**Required action**
This exercise calls for an exact copy of the listing, with no pictures kept.

**Working data**
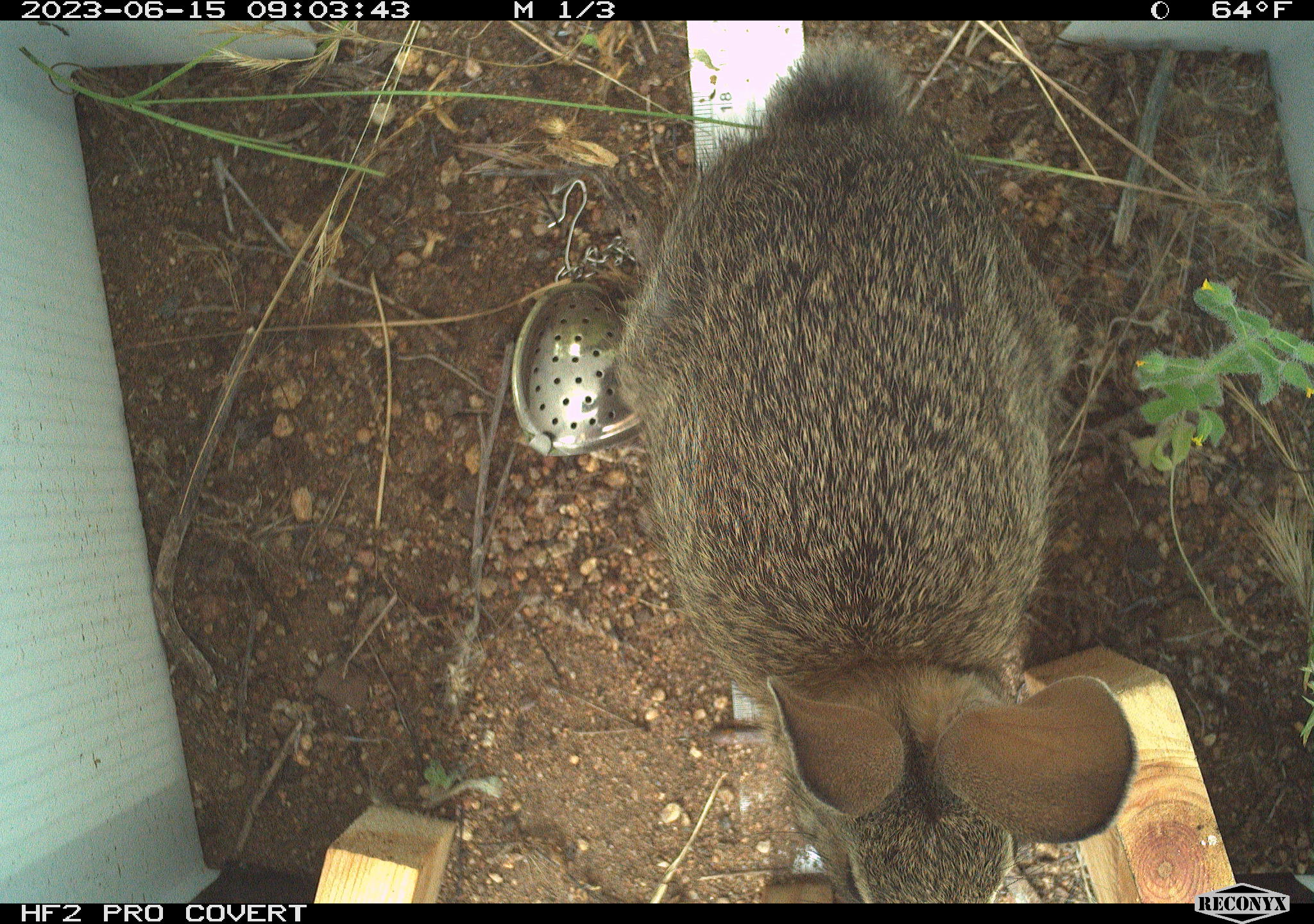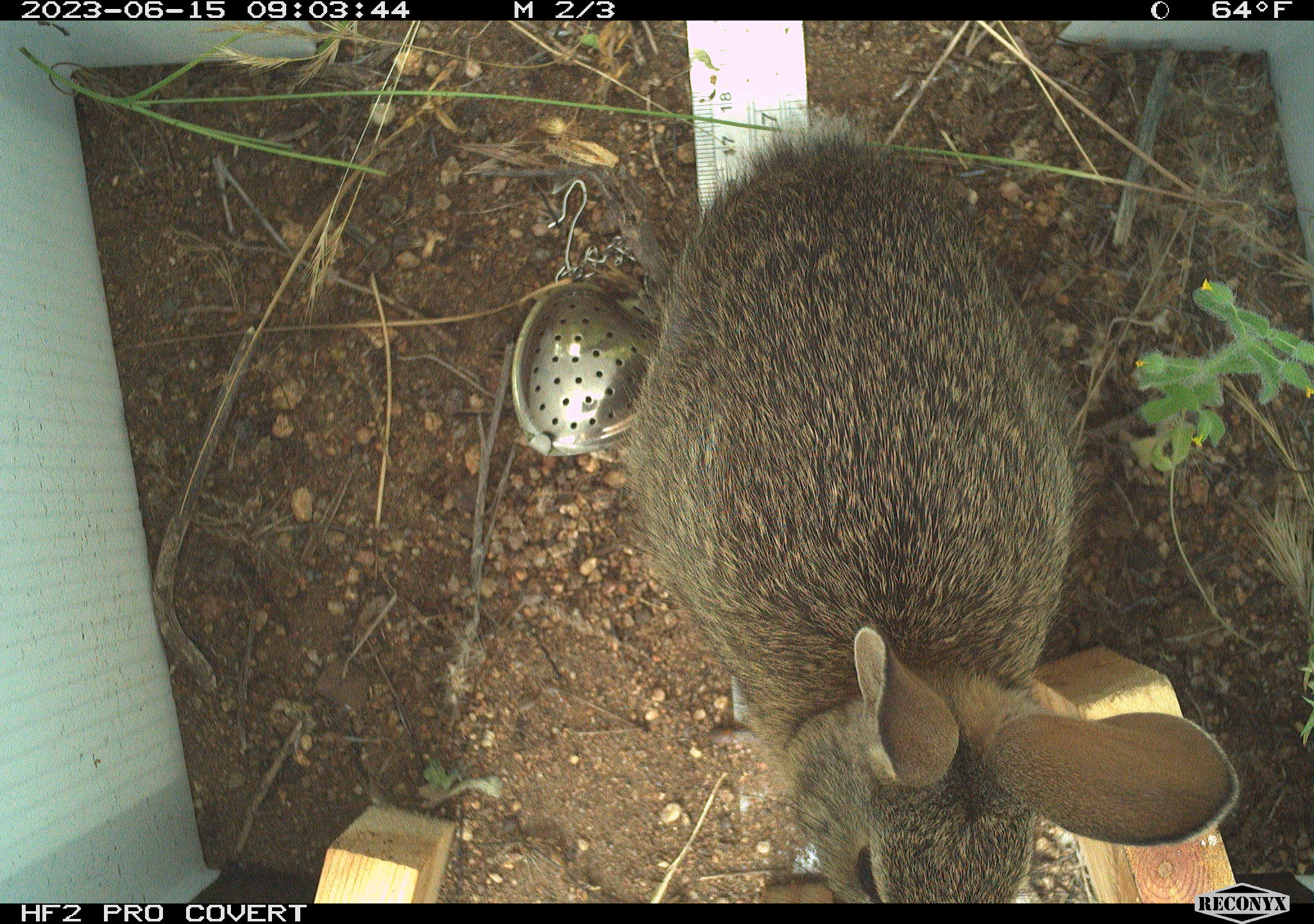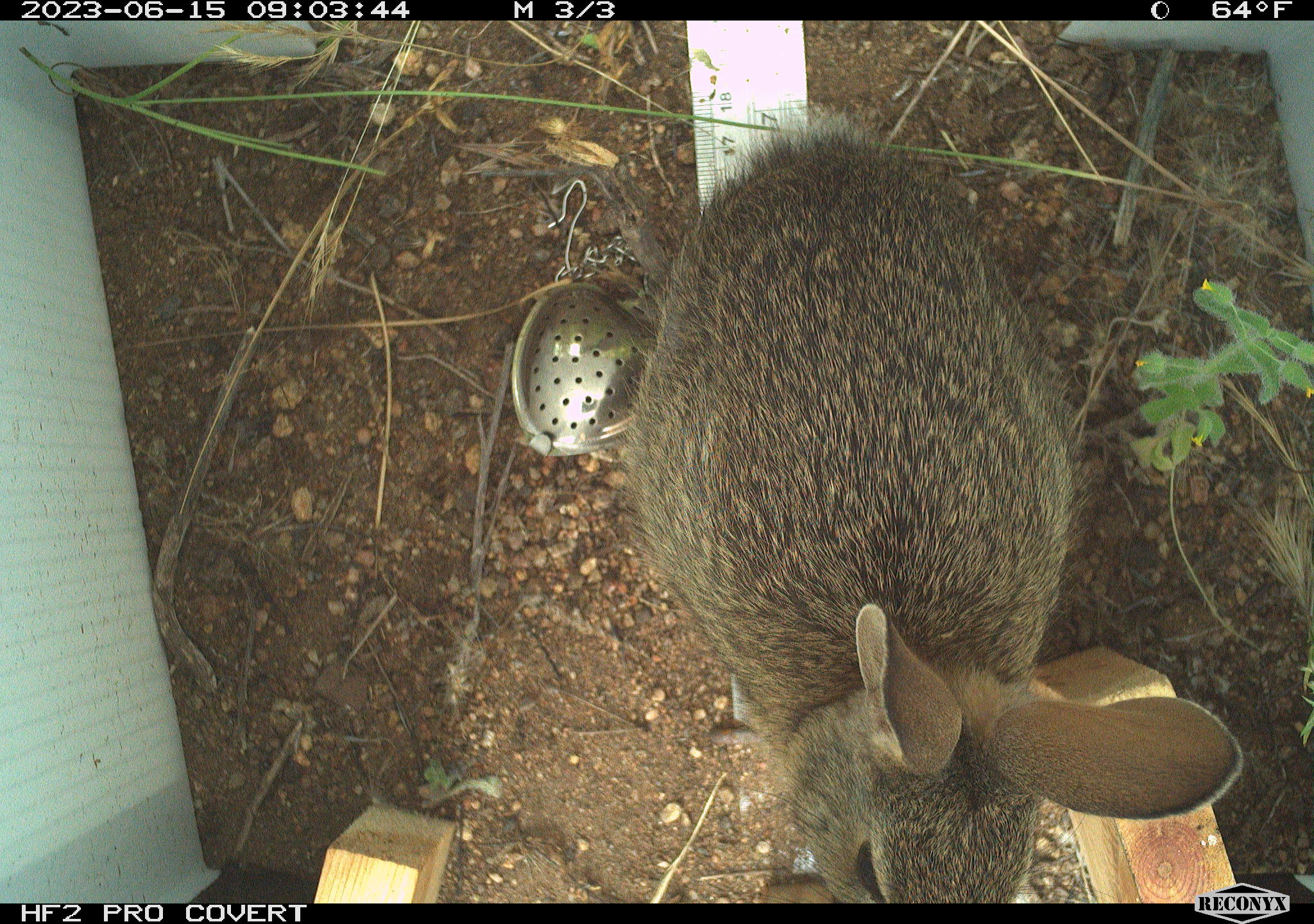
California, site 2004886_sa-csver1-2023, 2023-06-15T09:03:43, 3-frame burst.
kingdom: Animalia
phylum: Chordata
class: Mammalia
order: Lagomorpha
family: Leporidae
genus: Sylvilagus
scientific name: Sylvilagus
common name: cottontail rabbits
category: sylvilagus species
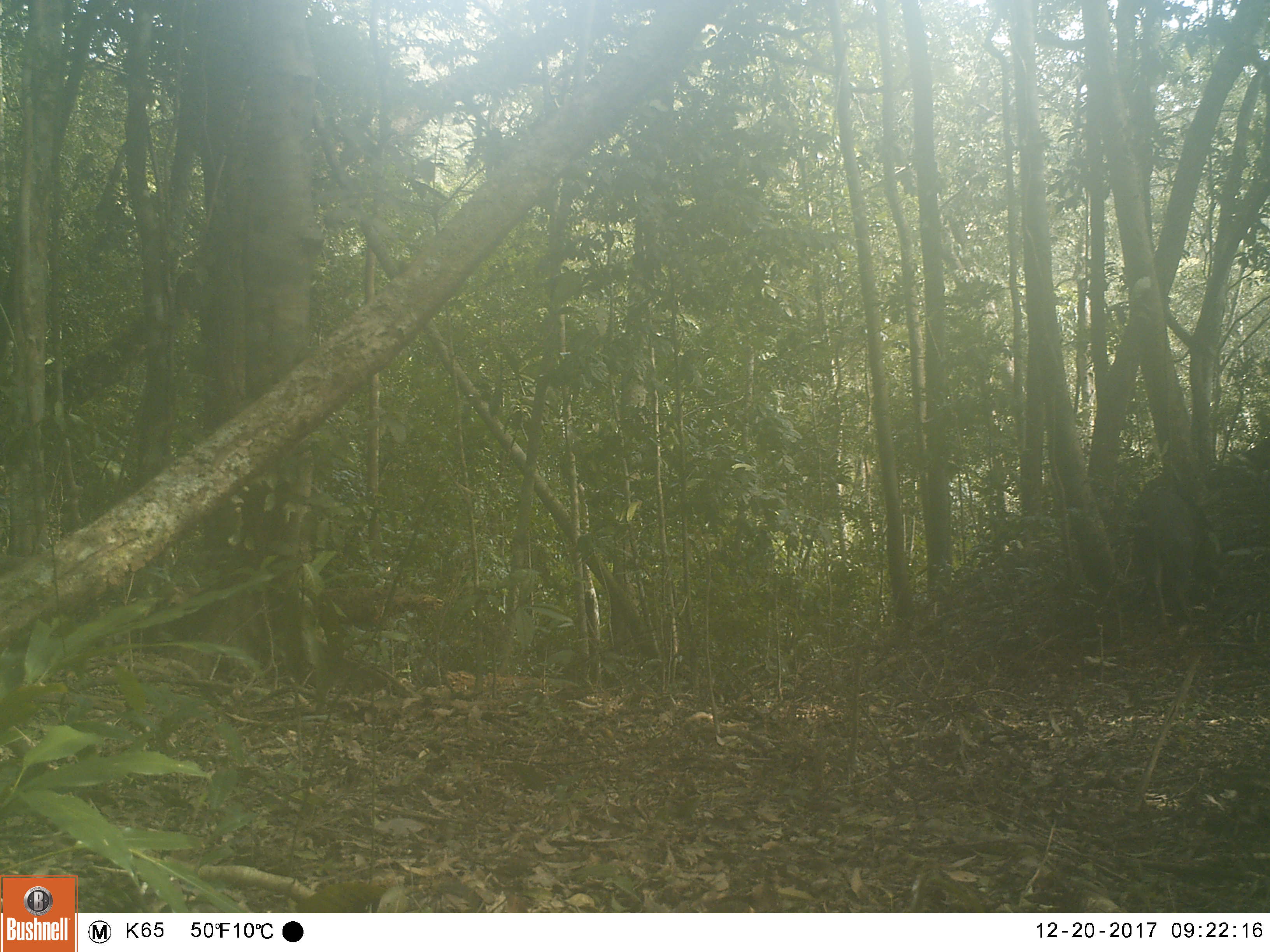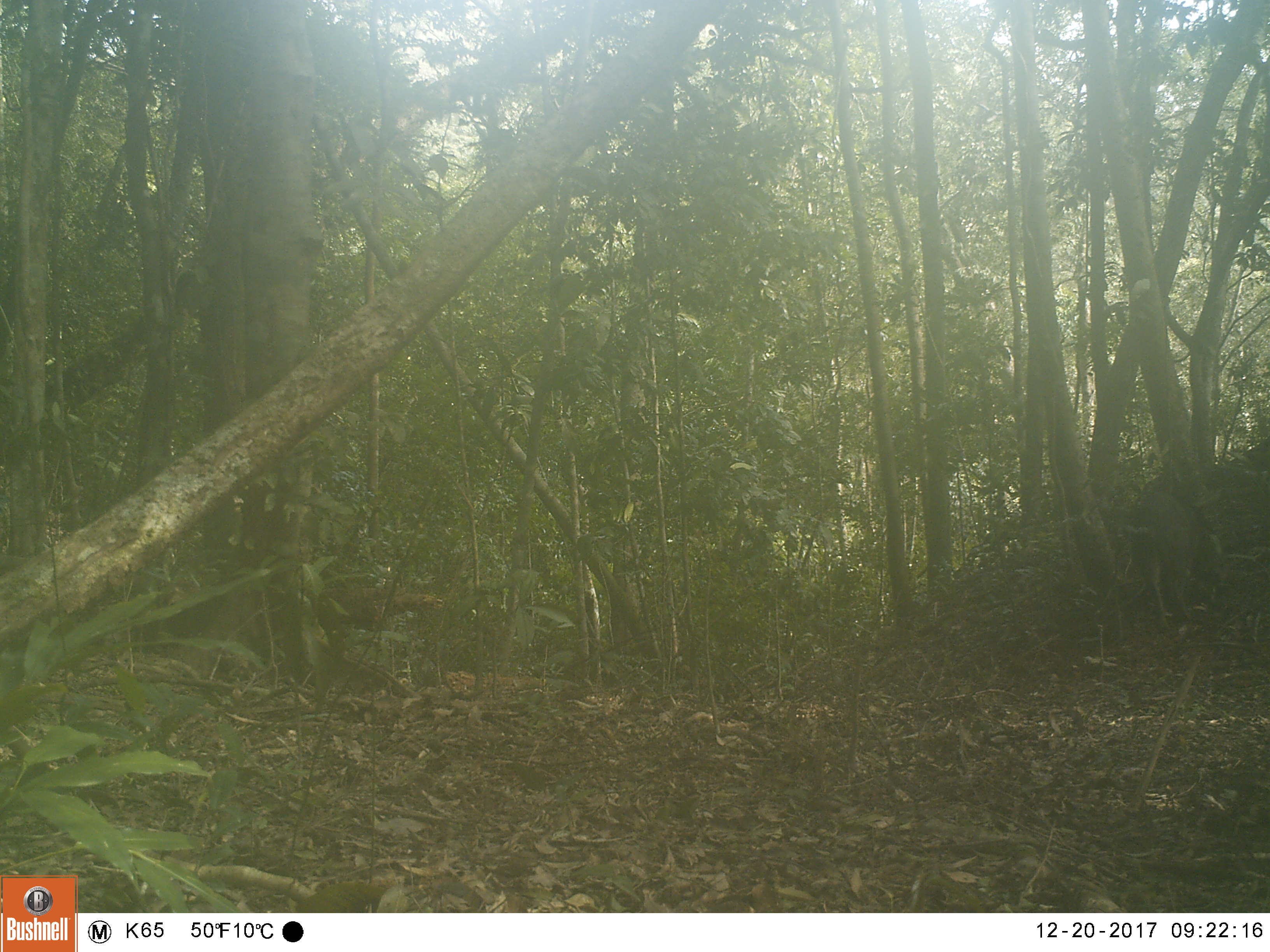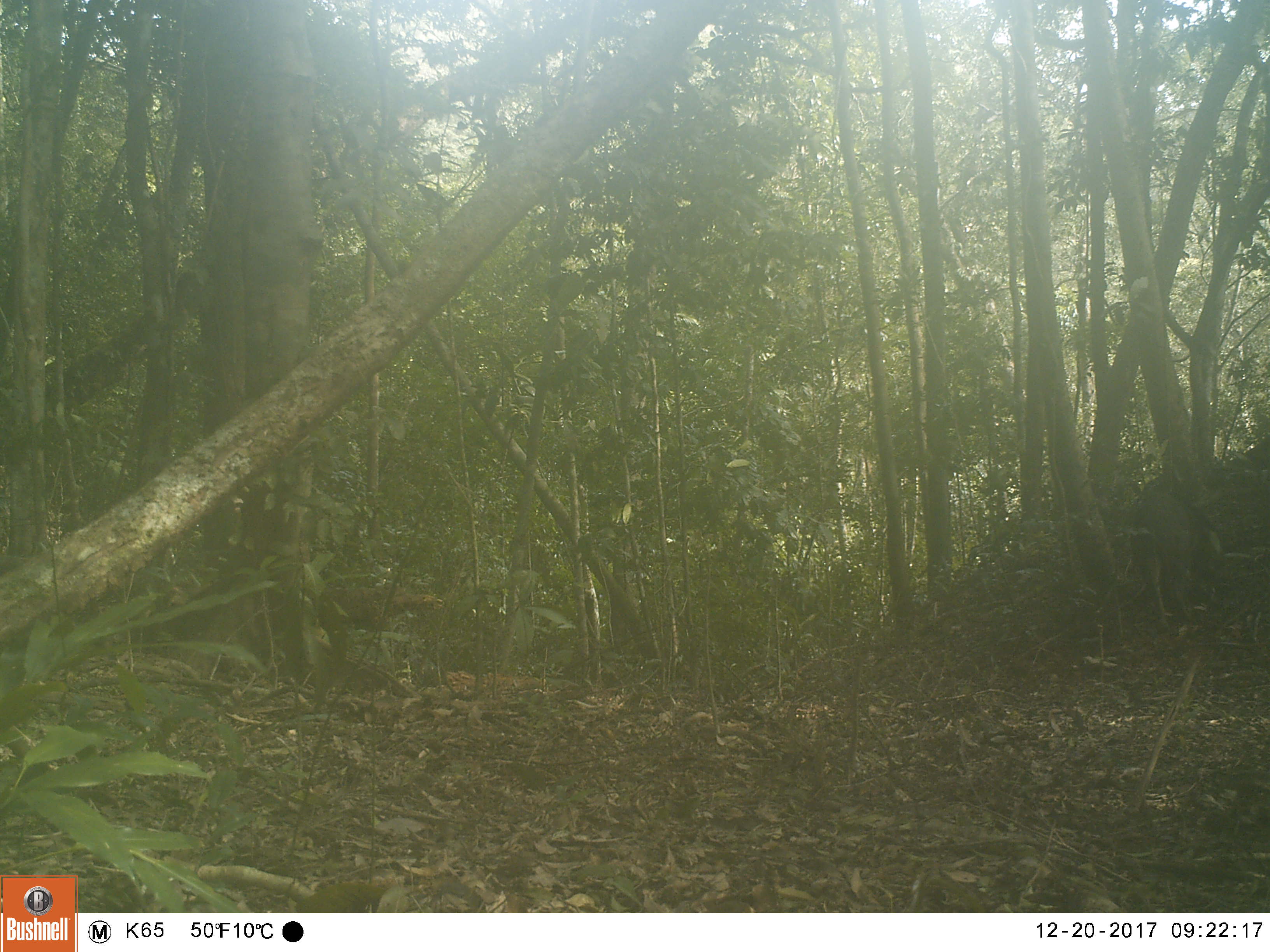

**Answer space**
California, site 2004886_sa-csver1-2023, 2023-06-15T09:03:43, 3-frame burst.
kingdom: Animalia
phylum: Chordata
class: Mammalia
order: Lagomorpha
family: Leporidae
genus: Sylvilagus
scientific name: Sylvilagus
common name: cottontail rabbits
category: sylvilagus species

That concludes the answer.